課題の目的: ディジット比についての記事から、「サッカー選手よりもマラソン選手のほうが男性的?」で始まり「あるという関係が見られます。」で終わる部分を、一字一句変えずに打ち直してください。

読解用抜粋:
####

閲覧以外で当サイトのコンテンツを利用する場合には必ず引用・転載・ネタ探しをするときのルールに目を通してください。

サッカー選手よりもマラソン選手のほうが男性的?

(2017年11月) "Collegium Antropologicum" 誌に昨年掲載されたポーランドの研究によると、サッカーや野球などのチーム・スポーツをたしなむ男性が殊更に男性的であるというわけでもないかもしれません。 チーム・スポーツをしている男性は単独で行うスポーツをしている男性に比べてディジット比が大きかったのです。

ディジット比とは

薬指に対する人差し指の長さはディジット比(2D:4D比)と呼ばれ、体質の男性らしさの尺度となると考えられています。

胎児のときに母親の胎内でさらされた男性ホルモンの量が多いと、体質が男性的になりディジット比も小さく(薬指に比して人差し指が短く)なります。 したがって、男性は女性よりもディジット比が小さい傾向にありますが、同性同士(男性間あるいは女性間)での比較においてもディジット比が小さいほど男性的で大きいほど女性的であるという関係が見られます。

これまでの研究で、ディジット比が小さい(男性的である)人は身体能力が高いことが示されています。

####

提示情報:

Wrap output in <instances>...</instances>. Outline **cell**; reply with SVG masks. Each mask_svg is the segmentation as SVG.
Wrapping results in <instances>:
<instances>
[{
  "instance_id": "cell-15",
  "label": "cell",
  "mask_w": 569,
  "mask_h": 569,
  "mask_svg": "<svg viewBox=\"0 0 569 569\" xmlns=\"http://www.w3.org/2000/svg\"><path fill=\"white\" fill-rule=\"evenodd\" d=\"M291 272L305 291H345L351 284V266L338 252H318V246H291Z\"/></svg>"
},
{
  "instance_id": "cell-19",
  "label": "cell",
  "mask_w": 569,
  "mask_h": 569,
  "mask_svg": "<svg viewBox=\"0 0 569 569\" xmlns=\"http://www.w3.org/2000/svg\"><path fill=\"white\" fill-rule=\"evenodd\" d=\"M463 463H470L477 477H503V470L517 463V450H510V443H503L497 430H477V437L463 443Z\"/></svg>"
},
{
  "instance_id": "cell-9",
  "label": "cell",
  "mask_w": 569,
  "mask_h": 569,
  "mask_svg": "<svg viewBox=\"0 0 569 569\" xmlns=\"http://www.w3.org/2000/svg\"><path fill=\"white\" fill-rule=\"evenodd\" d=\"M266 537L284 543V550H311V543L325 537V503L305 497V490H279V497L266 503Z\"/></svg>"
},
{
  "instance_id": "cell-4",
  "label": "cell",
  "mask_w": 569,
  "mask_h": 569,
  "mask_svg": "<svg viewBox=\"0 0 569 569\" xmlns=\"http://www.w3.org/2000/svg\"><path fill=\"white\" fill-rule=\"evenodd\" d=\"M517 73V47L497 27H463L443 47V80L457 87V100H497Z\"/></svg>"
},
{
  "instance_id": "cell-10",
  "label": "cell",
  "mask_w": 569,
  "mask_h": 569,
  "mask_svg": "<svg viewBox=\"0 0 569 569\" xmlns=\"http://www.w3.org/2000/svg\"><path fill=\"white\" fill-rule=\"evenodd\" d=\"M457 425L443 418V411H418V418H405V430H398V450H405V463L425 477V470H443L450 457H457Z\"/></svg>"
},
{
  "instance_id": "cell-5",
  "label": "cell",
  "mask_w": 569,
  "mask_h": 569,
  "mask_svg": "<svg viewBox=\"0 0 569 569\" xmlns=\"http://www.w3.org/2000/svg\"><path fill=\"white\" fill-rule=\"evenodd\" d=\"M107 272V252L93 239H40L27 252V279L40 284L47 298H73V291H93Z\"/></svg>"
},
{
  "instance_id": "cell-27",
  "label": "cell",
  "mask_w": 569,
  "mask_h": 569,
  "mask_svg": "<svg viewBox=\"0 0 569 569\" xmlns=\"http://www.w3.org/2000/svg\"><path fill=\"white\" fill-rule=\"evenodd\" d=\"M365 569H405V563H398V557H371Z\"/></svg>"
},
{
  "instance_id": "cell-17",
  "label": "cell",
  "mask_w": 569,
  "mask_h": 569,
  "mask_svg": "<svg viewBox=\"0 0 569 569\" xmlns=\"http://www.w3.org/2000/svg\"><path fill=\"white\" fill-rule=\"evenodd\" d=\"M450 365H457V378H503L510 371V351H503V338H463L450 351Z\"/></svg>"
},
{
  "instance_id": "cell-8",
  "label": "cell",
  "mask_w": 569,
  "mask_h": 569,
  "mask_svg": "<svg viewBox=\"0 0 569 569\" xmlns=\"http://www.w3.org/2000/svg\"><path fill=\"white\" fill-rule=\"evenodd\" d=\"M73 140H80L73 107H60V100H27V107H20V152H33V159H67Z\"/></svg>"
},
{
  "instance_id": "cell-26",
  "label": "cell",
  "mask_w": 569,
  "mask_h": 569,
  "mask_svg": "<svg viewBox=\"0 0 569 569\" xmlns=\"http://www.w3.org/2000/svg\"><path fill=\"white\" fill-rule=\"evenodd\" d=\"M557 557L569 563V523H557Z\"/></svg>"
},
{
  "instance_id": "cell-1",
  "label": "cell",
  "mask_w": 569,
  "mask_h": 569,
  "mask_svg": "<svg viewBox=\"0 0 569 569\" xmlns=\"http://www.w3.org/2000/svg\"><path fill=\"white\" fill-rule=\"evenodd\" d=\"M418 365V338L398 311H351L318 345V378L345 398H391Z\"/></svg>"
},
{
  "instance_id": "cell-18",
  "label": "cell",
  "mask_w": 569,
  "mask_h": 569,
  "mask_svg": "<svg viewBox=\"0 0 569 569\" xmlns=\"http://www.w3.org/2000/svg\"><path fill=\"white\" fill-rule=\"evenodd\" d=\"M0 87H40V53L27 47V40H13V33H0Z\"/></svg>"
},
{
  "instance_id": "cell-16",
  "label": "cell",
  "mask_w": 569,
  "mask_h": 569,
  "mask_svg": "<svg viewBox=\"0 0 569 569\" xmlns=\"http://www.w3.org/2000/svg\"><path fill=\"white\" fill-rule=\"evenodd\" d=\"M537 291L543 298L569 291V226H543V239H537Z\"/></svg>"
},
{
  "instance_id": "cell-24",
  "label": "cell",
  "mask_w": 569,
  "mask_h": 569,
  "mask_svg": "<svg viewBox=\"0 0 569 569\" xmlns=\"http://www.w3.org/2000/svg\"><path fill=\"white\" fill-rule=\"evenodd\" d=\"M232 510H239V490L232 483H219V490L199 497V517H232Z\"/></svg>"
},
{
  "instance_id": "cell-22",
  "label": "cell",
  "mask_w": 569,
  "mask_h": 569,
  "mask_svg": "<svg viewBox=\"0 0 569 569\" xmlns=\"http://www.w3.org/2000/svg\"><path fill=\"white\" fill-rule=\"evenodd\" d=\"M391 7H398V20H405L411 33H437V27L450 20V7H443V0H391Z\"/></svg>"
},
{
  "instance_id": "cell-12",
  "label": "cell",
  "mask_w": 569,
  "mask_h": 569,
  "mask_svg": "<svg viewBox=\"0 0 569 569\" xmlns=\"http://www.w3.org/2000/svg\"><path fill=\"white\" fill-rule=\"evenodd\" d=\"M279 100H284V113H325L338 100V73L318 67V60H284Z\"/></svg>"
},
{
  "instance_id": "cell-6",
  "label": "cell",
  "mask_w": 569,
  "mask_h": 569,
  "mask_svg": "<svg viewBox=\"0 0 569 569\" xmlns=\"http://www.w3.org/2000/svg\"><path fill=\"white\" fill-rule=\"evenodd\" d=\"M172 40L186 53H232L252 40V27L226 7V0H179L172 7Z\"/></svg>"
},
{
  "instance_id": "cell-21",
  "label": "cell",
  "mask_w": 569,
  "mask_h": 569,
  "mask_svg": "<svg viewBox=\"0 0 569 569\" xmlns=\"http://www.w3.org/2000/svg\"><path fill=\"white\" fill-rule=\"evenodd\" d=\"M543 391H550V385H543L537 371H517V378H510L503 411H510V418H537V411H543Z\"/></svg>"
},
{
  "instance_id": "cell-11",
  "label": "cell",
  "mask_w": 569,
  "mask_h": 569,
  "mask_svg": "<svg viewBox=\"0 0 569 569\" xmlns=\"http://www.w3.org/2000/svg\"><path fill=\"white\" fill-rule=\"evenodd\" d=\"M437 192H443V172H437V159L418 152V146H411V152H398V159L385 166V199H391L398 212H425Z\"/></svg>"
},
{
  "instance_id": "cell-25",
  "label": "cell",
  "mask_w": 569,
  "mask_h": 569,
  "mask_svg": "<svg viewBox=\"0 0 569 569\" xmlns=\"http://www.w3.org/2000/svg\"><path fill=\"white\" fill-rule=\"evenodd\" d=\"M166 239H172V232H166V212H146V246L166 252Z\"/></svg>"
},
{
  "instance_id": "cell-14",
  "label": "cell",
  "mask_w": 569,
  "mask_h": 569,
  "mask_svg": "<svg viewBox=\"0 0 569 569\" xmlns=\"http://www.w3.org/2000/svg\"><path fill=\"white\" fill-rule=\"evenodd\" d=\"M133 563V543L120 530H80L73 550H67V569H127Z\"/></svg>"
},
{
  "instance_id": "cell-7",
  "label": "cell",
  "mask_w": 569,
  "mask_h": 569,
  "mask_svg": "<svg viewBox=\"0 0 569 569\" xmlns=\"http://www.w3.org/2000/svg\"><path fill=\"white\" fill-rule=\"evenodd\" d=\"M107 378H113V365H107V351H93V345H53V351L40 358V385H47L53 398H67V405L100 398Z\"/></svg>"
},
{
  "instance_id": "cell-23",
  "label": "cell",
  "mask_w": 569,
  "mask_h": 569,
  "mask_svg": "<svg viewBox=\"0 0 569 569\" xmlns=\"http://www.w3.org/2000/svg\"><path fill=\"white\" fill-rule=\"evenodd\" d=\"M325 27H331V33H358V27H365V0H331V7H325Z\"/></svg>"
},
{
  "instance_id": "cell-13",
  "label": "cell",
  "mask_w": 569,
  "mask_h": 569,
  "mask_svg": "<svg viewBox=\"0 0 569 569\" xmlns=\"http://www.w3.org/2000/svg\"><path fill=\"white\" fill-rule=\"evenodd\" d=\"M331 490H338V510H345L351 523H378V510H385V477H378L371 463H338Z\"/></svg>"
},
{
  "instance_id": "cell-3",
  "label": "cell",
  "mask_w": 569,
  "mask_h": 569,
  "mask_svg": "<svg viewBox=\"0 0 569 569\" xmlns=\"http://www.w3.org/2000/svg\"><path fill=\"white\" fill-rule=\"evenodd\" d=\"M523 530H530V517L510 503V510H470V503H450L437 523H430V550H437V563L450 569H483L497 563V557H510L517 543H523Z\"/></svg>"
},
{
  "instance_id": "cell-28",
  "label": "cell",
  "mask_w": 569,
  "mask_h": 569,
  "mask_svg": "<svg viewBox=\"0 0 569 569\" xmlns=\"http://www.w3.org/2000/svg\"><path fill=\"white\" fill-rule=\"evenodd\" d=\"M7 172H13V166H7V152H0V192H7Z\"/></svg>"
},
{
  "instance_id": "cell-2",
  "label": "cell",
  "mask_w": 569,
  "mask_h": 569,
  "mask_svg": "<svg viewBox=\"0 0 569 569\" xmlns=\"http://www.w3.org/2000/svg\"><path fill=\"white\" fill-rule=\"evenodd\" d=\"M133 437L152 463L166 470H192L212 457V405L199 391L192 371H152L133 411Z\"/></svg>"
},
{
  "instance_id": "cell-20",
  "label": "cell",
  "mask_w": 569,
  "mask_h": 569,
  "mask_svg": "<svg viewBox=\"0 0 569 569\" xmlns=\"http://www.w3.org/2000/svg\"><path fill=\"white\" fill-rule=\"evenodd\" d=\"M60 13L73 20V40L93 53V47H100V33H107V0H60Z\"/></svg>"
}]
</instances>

####

最終解答:
サッカー選手よりもマラソン選手のほうが男性的?

(2017年11月) "Collegium Antropologicum" 誌に昨年掲載されたポーランドの研究によると、サッカーや野球などのチーム・スポーツをたしなむ男性が殊更に男性的であるというわけでもないかもしれません。 チーム・スポーツをしている男性は単独で行うスポーツをしている男性に比べてディジット比が大きかったのです。

ディジット比とは

薬指に対する人差し指の長さはディジット比(2D:4D比)と呼ばれ、体質の男性らしさの尺度となると考えられています。

胎児のときに母親の胎内でさらされた男性ホルモンの量が多いと、体質が男性的になりディジット比も小さく(薬指に比して人差し指が短く)なります。 したがって、男性は女性よりもディジット比が小さい傾向にありますが、同性同士(男性間あるいは女性間)での比較においてもディジット比が小さいほど男性的で大きいほど女性的であるという関係が見られます。